### TEXT:
>>>>>

UC Davis

This dissertation focuses on the design, development, and evaluation of immersive visualization for learning and teaching microbial knowledge in both informal and formal learning settings.

The first study primarily focuses on designing and evaluating a theory-based immersive visualization for facilitating the public audience to learn metagenomics concepts. By documenting the design process, how virtual reality aiding the general public's comprehension of microbial concepts was evaluated by comparing the visualization design with and without theory-based guidelines in immersive space and comparing immersive and non-immersive methods. My proposed learner-environment interaction model within immersive visualization demonstrates the value of leveraging affective processing for knowledge comprehension. Moreover, perceived engagement, immersion, and subjective performance are significantly correlated, while perceived workload remains the same in both interactive and non-interactive immersive visualizations. This study connects the education and visualization domains by integrating interest theory and visualization design principles into educational application design and assessment.

<<<<<

### PROBLEM 1:
Copy the stretch of the dissertation abstract from "This dissertation focuses" through "formal learning settings." word for word.
### PROBLEM 2:
Write the next part of the dissertation abstract on immersive visualization for teaching microbial concepts, starting after its last sentence.

### PROVIDED DATA:
>>>>>

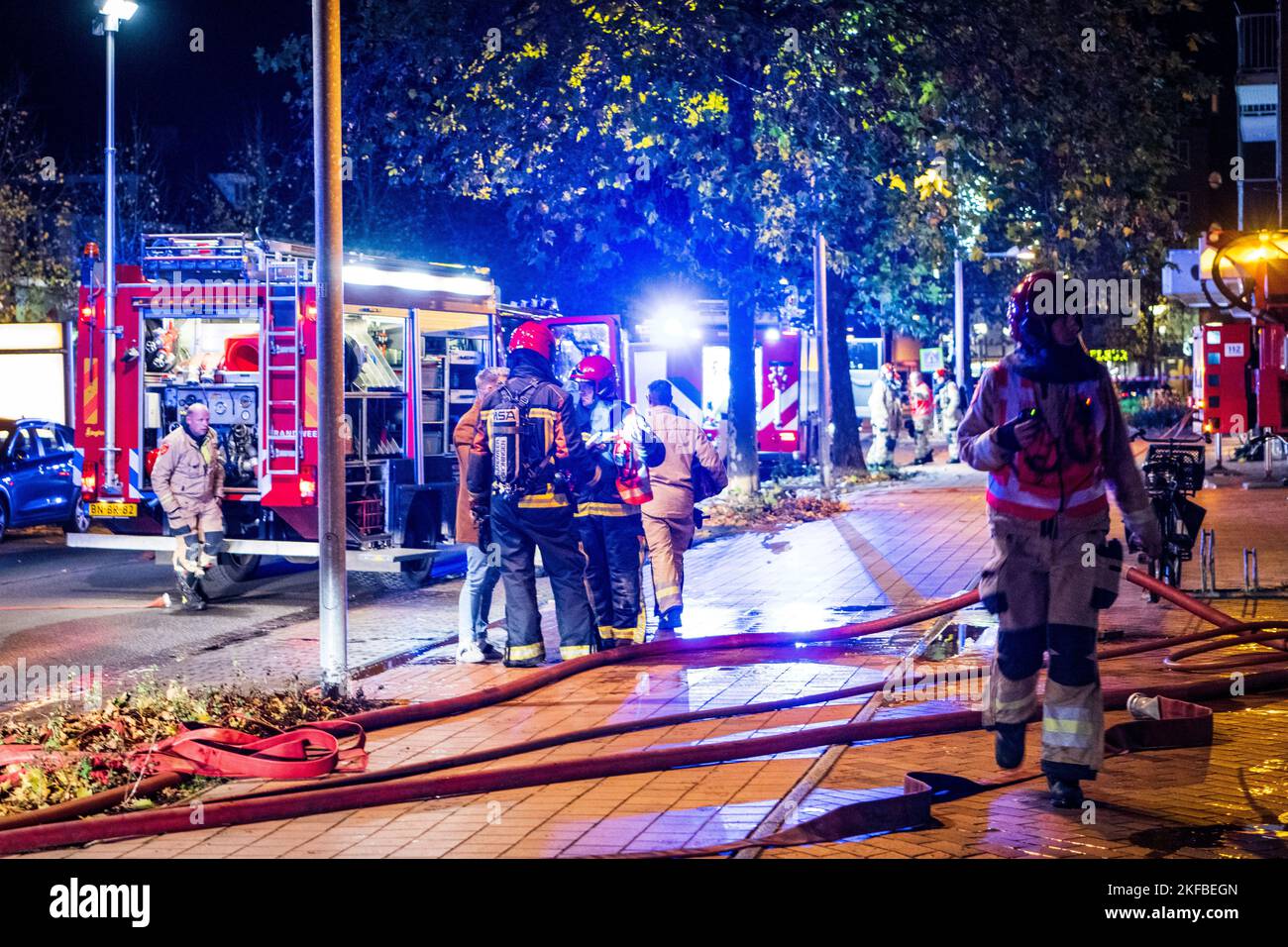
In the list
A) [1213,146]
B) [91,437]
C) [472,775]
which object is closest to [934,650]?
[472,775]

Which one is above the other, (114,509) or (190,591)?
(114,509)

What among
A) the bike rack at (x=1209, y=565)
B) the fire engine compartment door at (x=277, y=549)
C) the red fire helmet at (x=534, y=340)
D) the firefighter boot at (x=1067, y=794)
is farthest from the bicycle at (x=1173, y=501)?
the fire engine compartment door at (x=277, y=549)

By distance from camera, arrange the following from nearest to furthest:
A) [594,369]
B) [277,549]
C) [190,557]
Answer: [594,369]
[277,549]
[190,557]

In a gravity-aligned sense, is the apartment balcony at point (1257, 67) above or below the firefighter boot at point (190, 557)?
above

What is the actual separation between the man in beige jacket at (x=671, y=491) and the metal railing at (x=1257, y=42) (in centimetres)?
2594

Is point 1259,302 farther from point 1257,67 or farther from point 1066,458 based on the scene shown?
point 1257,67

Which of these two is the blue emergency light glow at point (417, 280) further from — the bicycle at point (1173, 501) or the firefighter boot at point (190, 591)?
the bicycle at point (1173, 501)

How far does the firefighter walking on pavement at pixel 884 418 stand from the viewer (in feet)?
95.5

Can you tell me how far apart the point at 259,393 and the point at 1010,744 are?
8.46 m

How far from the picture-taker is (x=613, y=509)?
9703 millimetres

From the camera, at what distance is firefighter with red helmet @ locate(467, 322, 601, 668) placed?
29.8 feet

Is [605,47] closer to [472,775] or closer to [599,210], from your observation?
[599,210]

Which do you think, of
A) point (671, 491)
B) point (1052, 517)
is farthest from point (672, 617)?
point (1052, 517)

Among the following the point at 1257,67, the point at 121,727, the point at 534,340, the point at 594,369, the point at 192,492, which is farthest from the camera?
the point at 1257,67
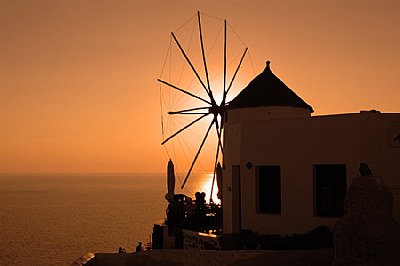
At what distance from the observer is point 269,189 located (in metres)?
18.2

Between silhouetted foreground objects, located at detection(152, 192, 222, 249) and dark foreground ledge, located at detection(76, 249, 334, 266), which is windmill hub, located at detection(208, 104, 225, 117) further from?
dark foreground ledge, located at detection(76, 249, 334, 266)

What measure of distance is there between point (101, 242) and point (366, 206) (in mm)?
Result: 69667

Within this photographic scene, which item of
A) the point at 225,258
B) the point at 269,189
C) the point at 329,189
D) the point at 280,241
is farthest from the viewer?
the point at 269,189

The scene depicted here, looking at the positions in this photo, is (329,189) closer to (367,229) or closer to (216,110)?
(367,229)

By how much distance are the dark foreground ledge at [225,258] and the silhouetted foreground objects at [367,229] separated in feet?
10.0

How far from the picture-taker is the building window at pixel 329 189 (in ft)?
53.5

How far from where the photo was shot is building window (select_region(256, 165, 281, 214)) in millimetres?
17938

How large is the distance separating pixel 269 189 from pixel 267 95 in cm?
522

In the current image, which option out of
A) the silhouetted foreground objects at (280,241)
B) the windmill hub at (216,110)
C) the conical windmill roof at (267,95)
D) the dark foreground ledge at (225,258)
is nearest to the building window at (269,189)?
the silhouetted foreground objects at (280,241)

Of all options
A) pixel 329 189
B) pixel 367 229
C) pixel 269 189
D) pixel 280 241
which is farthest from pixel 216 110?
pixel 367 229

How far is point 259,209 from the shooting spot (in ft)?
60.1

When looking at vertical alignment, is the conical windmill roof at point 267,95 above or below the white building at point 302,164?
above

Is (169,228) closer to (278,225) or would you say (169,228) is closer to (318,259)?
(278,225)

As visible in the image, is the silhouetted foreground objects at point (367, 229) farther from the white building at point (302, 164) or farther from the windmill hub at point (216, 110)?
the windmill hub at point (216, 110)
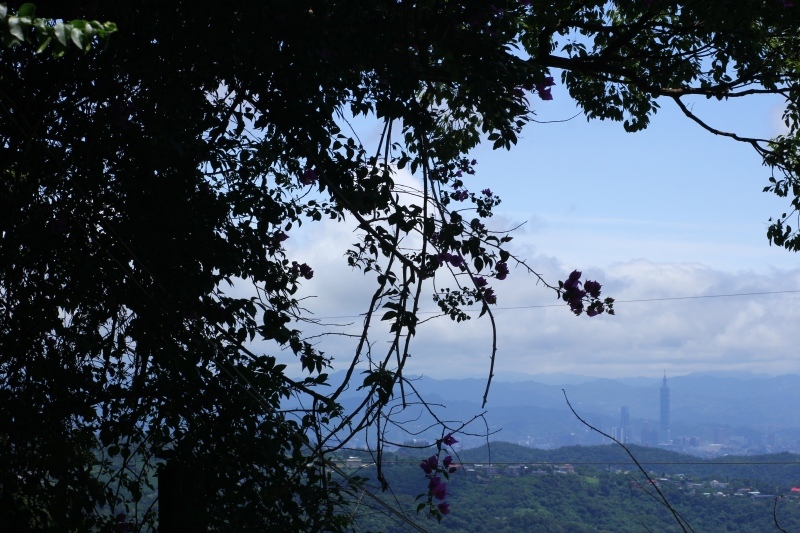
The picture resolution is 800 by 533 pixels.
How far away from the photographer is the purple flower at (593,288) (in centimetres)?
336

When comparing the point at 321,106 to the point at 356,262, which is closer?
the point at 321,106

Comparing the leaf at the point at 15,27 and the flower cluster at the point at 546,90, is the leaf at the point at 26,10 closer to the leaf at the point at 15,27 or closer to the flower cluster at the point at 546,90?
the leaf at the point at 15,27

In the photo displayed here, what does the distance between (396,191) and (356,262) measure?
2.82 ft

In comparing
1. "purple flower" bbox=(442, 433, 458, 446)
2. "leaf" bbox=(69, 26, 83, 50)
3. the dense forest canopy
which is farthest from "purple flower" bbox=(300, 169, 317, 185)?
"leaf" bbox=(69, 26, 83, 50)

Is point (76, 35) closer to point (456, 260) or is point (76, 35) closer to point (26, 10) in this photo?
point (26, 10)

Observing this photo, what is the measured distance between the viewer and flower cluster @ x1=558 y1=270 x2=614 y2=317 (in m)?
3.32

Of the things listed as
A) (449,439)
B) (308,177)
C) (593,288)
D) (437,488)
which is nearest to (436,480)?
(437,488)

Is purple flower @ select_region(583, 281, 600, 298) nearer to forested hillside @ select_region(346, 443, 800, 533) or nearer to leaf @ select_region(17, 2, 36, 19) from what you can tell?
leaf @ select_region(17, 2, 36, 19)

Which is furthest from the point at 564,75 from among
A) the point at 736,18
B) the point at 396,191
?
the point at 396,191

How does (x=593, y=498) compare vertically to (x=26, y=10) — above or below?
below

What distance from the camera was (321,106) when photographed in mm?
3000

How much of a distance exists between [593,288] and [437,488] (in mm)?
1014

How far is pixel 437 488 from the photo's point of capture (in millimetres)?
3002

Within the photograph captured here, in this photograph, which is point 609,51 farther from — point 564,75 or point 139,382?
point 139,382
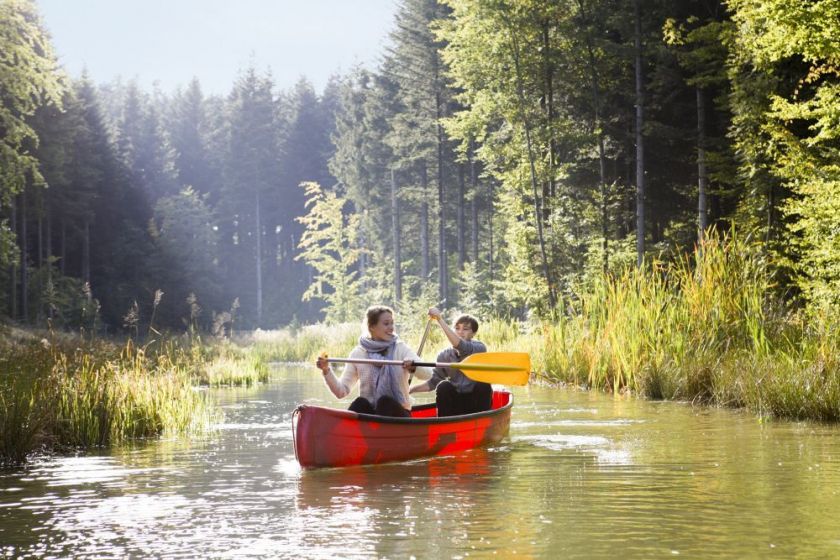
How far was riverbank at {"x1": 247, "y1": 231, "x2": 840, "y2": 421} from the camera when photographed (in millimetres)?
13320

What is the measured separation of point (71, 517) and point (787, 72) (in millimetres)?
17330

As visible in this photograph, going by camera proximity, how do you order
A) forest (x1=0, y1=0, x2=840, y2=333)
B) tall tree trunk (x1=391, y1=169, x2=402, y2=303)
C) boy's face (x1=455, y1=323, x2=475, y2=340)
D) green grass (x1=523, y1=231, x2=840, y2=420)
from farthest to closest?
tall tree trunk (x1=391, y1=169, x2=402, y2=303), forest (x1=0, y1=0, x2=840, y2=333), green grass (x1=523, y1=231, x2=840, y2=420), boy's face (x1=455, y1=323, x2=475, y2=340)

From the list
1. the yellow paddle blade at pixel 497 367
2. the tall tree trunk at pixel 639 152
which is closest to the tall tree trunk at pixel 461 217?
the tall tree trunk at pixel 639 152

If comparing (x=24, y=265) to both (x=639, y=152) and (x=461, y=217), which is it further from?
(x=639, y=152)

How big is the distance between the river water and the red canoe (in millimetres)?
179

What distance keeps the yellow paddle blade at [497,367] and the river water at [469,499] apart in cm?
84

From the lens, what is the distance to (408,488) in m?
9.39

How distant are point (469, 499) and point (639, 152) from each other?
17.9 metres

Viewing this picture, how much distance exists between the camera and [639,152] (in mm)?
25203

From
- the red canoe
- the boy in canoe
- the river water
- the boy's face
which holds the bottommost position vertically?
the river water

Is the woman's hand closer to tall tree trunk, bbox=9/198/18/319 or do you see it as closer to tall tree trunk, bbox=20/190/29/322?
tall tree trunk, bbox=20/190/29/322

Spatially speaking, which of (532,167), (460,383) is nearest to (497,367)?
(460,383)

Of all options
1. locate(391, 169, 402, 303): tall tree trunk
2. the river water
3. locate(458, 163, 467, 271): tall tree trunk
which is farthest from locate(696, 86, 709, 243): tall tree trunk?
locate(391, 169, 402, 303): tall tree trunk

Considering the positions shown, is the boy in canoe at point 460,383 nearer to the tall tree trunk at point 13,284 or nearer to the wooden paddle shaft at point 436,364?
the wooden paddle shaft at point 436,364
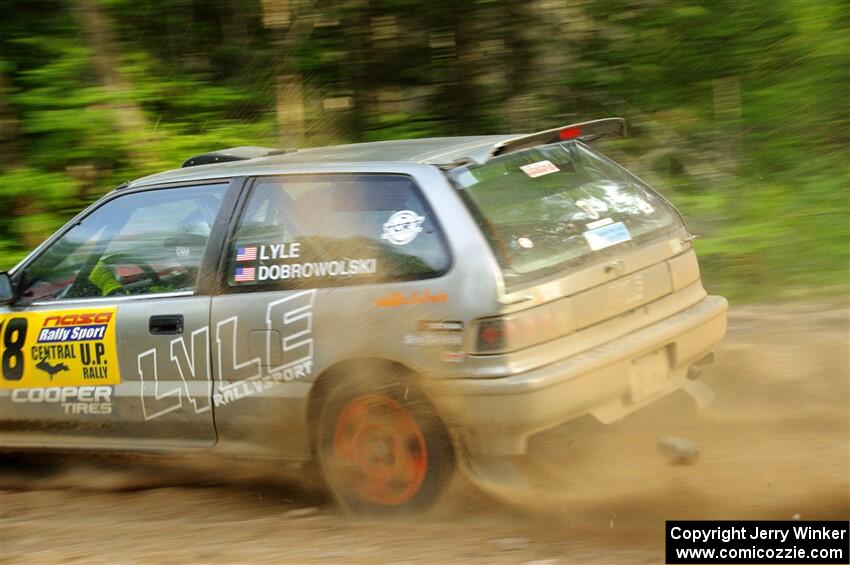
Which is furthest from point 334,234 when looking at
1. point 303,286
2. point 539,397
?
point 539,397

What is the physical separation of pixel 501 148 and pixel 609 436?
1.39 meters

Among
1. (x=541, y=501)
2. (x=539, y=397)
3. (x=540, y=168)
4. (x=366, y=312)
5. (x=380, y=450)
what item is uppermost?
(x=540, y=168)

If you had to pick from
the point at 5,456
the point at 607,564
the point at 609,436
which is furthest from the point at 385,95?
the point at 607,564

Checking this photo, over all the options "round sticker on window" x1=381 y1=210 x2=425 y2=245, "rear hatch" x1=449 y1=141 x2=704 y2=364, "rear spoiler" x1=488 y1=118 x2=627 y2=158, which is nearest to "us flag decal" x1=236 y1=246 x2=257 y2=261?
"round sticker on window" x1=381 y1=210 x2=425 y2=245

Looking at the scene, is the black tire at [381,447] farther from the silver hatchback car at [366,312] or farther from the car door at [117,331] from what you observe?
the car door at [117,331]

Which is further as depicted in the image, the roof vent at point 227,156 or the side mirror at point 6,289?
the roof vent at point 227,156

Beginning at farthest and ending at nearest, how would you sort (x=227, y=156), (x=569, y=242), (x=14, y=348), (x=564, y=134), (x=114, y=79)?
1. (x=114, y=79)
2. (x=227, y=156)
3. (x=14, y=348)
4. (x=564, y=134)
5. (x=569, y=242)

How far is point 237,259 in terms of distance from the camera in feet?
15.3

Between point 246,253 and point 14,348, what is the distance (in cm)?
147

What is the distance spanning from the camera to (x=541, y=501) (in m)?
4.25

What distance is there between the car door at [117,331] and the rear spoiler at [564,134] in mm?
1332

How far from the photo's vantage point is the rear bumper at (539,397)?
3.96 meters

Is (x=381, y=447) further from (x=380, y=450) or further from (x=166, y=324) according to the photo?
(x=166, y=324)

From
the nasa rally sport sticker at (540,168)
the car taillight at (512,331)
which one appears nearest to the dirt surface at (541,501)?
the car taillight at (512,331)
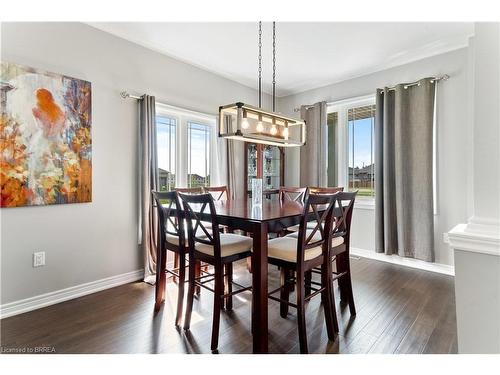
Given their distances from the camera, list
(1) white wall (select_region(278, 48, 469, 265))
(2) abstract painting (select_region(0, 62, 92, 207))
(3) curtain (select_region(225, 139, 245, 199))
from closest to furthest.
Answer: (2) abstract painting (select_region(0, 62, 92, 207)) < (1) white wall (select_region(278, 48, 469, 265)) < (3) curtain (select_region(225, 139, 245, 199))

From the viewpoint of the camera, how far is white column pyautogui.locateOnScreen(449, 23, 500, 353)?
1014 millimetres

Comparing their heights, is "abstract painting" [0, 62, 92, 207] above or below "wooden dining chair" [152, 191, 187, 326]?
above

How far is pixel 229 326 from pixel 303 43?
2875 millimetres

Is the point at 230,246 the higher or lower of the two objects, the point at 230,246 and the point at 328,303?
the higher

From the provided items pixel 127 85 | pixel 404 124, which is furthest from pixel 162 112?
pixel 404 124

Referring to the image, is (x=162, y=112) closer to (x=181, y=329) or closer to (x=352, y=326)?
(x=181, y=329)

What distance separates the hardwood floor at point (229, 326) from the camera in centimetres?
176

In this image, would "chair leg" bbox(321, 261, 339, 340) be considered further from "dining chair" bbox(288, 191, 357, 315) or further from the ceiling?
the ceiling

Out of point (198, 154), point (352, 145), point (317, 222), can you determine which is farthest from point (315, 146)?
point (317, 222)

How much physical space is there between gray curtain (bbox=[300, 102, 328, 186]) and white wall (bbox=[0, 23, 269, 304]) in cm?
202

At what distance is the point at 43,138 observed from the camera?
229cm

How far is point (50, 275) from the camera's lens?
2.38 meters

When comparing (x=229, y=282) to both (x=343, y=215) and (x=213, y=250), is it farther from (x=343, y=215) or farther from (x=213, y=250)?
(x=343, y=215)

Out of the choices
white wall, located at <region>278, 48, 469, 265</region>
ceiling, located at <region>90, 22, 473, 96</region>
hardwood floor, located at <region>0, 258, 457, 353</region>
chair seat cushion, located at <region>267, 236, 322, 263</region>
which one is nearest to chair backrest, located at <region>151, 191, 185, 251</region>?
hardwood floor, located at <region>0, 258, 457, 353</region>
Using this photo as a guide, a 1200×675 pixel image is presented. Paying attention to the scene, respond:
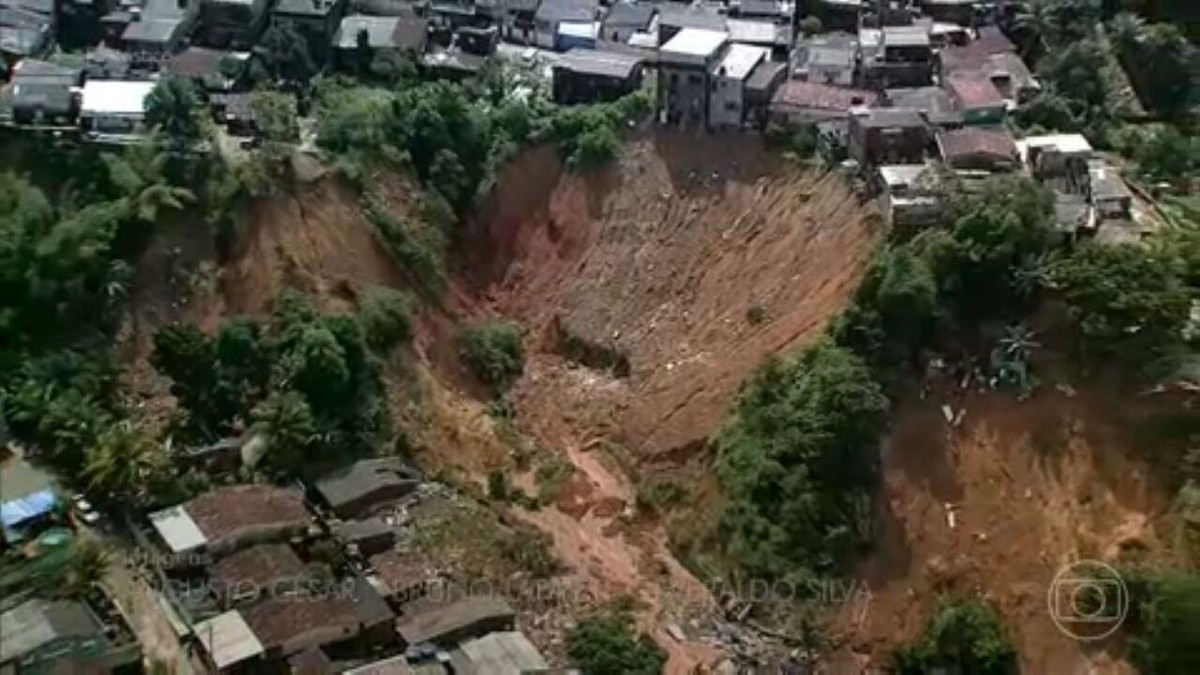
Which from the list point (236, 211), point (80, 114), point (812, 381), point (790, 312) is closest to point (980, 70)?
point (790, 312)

<<<<<

### WRITTEN RESPONSE 1:
This dissertation focuses on the design, development, and evaluation of immersive visualization for learning and teaching microbial knowledge in both informal and formal learning settings.

### WRITTEN RESPONSE 2:
The second study compares Fully immersive (HMD) VR, Desktop VR, and Slides lectures for Food Microbiology Laboratory instruction. First, I designed two VR prototypes to teach Sauerkraut Fermentation by collaborating with microbiology domain experts. I conducted a pilot testing by recurring seven graduate students in Food Microbiology to refine my instructional design process. Then 49 undergraduate students were recruited from a large Food Microbiology laboratory class to experience a Fermentation lecture in three conditions: HMD VR, desktop VR, and slides. Results indicate that the HMD VR-based lecture has promoted students’ long-term retention of conceptual knowledge along with increased perceived presence, motivation, and visual attention, while there is no significant difference in immediate retention among the three instructional methods (HMD VR, desktop VR, and Slides). This research informs learning impacts of self-directed lectures between VR and conventional modes of instruction. In addition, students’ interview responses and study strategies indicate design implications of instructional artifact usage in higher education.

Together, these studies comprehensively understand the affordances and constraints of integrating VR into teaching and learning in science education.